▶ **Document segment**
While Acephate is unstable in alkaline pH, Imidacloprid is unstable in acidic pH and it is difficult to formulate them together.
In the case of Acephate, since the rate of hydrolysis increases with increasing pH, degradation occurs more rapidly in alkaline soil than in acidic soil. Hence, it is necessary to protect the active from degradation to form its metabolites, which may or may not show any pesticidal activity and may be toxic. Therefore, it becomes necessary to formulate such incompatible actives in such a way as to enhance their synergistic property, making them storage stable compositions
A process for preparing a coated pesticidal matrix, which protects the pesticidal activity of the active ingredient by coating it with a pH-dependent polymer already exists in the prior art.
A process also exists for making ingestible insecticide compositions comprising entrapping the insecticide in a suitably charged polymer in aqueous medium, then modifying the charge of the polymer to cause precipitation of the polymer thereby entrapping the insecticide in it.
However, synthetic or non-biodegradable polymers pose a problem to the environment and are therefore, not preferred. Naturally occurring polymers are better suited for this purpose and have been used in various controlled release formulations.
Pesticide granules, which were prepared by blending the pesticide with solid carriers and extruded are also known. The extruded granules were then coated with a solution of binder and optionally with a solution of a dispersant and finally dried.
Inorganic polymer complexes for controlled release of compounds comprising a hydrated or crystallized inorganic compound and a matrix polymer which slows down the release of the active agent also are known.
The production and use of inorganic-conditioning agent complexes comprising of resorbable matrices formed by mixing an inorganic compound capable of undergoing hydration and/or crystallization, a conditioning agent that improves stability, a matrix polymer and/or a complexing agent are also known. The system can be used for controlled release of actives.
Water dispersible, dry, flowable granules of agricultural chemicals, such as quinclorac, which are coated with a water-soluble coating layer of polyvinyl alcohol are known. The granules are formulated to reduce or eliminate any chemical residue on interior surfaces of containers used to package the formulations for transport/handling thereby enhancing the safety. The drawback of using polyvinyl alcohol is that it has a high melting point and hence the reaction will involve high temperatures at which active ingredients like Acephate will degrade. So, this polymer is unsuitable for active ingredients that are heat-unstable. Besides this, the process of coating is carried out by dissolving polyvinyl alcohol in water. This makes it unsuitable for using with active ingredients that are moisture-sensitive. Acephate is also sensitive to moisture and degrades rapidly, so this method is not advisable for compositions containing Acephate.
Other polymers, which are not water-soluble, have limitations and in compositions where one of the active ingredients is soluble in the organic solvent used for dissolving the polymer, the release of such active would pose a problem.

▶ **Material shown**
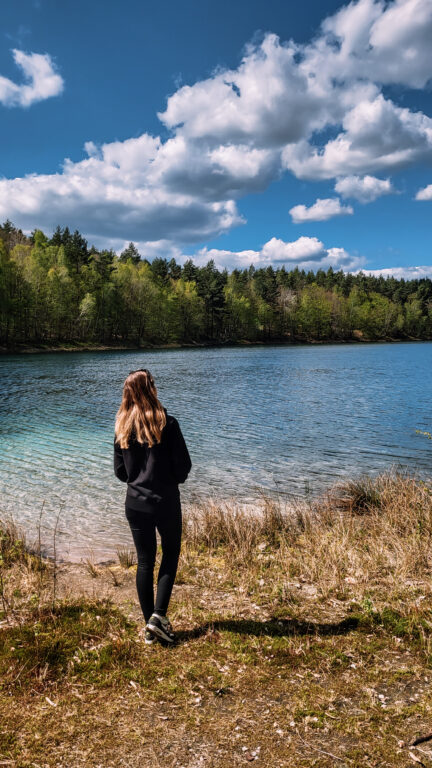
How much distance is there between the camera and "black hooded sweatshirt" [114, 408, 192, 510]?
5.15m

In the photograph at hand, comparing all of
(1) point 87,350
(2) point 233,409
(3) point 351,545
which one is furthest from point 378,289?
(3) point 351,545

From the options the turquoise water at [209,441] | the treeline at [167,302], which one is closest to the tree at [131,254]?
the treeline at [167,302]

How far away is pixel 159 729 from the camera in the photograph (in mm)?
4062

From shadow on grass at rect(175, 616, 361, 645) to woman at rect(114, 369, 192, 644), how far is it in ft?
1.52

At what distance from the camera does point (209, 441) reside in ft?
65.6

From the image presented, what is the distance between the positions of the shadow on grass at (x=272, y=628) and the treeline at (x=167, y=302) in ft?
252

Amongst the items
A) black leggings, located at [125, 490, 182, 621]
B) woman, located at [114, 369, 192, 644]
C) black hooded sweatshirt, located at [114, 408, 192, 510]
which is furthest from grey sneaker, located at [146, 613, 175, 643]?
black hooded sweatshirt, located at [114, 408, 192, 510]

==

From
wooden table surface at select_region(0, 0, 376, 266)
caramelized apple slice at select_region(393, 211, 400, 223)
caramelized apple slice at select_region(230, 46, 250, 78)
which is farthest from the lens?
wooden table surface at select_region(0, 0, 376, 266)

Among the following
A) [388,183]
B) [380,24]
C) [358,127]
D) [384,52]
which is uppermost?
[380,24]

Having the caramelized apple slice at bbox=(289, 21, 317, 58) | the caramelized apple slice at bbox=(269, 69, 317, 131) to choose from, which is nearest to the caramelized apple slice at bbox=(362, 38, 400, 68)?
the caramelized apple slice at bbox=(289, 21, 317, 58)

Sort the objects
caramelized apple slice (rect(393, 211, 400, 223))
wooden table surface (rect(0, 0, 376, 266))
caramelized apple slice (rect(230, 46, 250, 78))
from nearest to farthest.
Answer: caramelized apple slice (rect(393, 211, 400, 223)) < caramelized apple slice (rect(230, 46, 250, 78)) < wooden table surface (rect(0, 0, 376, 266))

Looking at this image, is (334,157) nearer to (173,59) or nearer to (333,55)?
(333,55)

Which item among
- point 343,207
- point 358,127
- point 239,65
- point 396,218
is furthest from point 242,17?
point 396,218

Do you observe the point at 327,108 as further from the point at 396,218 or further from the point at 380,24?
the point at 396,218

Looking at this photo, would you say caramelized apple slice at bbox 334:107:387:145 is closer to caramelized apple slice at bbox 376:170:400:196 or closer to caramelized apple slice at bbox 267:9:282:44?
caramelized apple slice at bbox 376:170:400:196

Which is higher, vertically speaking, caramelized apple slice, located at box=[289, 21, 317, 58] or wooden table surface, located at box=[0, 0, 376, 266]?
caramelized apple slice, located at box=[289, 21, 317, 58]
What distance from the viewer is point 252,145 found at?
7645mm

▶ **The task**
In the passage on pesticide formulation, in what kind of pH is Imidacloprid unstable? The entries have nothing to do with the text.

▶ **Problem solution**
Acidic pH.